THE PROBLEM.
Every picture should be left out, but the lines below must be repeated exactly.

DATA PROVIDED.
---*---
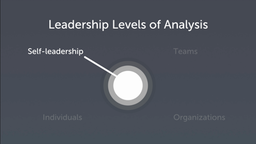 Historical Survey of Leadership Theories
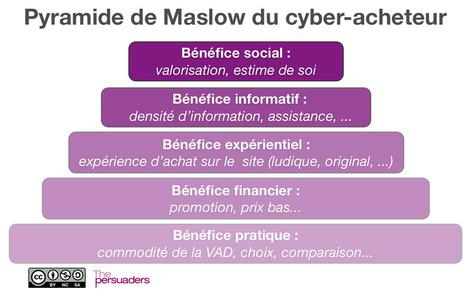 Les 8 attentes des social shoppers sur Internet - Cedric DENIAUD.com : De la stratégie digitale à la digitalisation des entreprises | Digital experience in store | Scoop.it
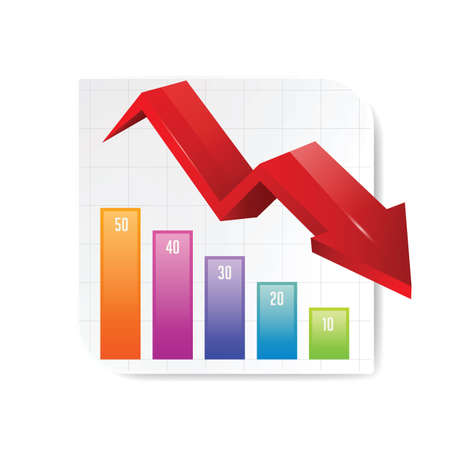 減少の概念を表す棒グラフ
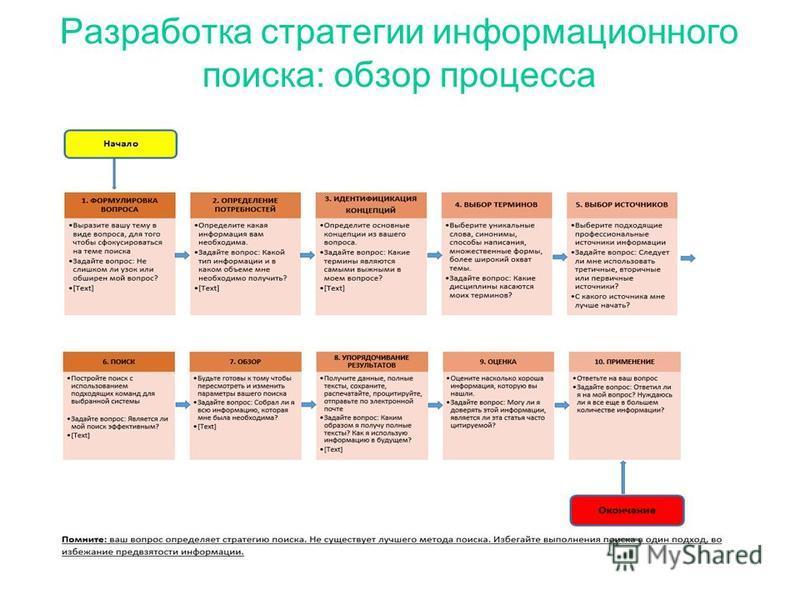Разработка стратегии информационного поиска: обзор процесса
---*---
WRITTEN ANSWER.
 Historical Survey of Leadership Theories
 Les 8 attentes des social shoppers sur Internet - Cedric DENIAUD.com : De la stratégie digitale à la digitalisation des entreprises | Digital experience in store | Scoop.it
 減少の概念を表す棒グラフ
Разработка стратегии информационного поиска: обзор процесса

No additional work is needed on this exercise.